**Fragmento del texto:**
-- -- --

Los laicos son aquellos fieles cuya misión es buscar el Reino de Dios,
iluminando y ordenando las realidades temporales según Dios. Responden así a la
llamada a la santidad y al apostolado, que se dirige a todos los bautizados[4]. Puesto que
participan del sacerdocio de Cristo, los laicos también se asocian a su misión
santificadora, profética y real (cfr. Compendio, 189-191). Participan en
la misión sacerdotal de Cristo cuando ofrecen como sacrificio espiritual, sobre
todo en la Eucaristía, la propia vida con todas sus obras. Participan en la
misión profética cuando acogen en la fe la Palabra de Cristo, y la anuncian al
mundo con el testimonio de la vida y de la palabra. Participan en la misión
regia porque reciben de Él el poder de vencer el pecado en sí mismos y en el
mundo, por medio de la abnegación y la santidad de la propia vida, e impregnan
de valores morales las actividades temporales del hombre y las instituciones de
la sociedad.

-- -- --

**Listado de datos:**
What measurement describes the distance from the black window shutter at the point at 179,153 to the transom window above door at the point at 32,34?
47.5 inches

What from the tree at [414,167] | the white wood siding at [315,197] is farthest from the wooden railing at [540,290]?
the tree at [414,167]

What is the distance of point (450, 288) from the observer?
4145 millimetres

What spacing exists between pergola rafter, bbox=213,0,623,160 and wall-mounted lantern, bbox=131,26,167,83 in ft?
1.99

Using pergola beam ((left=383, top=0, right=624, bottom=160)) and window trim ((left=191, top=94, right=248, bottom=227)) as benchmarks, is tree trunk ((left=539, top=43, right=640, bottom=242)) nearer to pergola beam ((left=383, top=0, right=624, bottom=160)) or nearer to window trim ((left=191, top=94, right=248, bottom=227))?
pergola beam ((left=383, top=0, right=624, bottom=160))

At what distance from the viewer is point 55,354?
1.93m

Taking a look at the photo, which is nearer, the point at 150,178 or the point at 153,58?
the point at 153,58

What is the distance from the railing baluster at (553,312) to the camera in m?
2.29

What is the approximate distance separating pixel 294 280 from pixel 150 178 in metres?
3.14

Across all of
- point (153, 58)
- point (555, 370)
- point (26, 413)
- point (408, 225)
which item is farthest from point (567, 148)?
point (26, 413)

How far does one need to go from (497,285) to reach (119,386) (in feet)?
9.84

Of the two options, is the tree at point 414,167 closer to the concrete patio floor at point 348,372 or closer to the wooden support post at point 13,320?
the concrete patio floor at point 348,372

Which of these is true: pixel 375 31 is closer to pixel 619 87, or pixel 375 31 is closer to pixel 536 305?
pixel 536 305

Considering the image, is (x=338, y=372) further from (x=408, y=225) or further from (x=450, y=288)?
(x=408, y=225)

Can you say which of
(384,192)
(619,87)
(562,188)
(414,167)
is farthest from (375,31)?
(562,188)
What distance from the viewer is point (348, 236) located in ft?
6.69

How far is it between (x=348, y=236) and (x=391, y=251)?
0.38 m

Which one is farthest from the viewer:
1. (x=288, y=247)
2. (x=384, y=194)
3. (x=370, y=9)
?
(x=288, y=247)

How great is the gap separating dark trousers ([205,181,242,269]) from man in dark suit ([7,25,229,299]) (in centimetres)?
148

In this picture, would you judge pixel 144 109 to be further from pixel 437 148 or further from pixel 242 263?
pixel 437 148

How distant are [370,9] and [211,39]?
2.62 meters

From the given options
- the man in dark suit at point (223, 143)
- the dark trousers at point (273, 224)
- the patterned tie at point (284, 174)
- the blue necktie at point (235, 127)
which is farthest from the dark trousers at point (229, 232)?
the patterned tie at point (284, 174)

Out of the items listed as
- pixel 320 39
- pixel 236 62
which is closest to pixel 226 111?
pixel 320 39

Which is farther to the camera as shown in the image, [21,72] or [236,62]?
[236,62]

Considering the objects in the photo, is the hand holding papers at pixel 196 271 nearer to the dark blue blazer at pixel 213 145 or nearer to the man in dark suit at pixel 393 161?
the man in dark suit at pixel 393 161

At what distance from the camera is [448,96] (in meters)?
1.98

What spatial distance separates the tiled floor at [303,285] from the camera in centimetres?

-- -- --

**Tareas pendientes:**
1. Responde estas preguntas sobre el fragmento acerca de los laicos:
(a) ¿Cuál es la misión de los laicos?
(b) ¿Qué ofrecen los laicos como sacrificio espiritual, sobre todo en la Eucaristía?
(c) ¿Por medio de qué vencen el pecado en sí mismos y en el mundo?
2. Por favor, reproduce sin cambios estas líneas del listado: comienza en la línea que contiene "At what distance from the camera" y termina en la última línea del listado.

**Soluciones por tarea:**
1.
(a) Buscar el Reino de Dios, iluminando y ordenando las realidades temporales según Dios.
(b) La propia vida con todas sus obras.
(c) Por medio de la abnegación y la santidad de la propia vida.

2.
At what distance from the camera is [448,96] (in meters)?
1.98

What spatial distance separates the tiled floor at [303,285] from the camera in centimetres?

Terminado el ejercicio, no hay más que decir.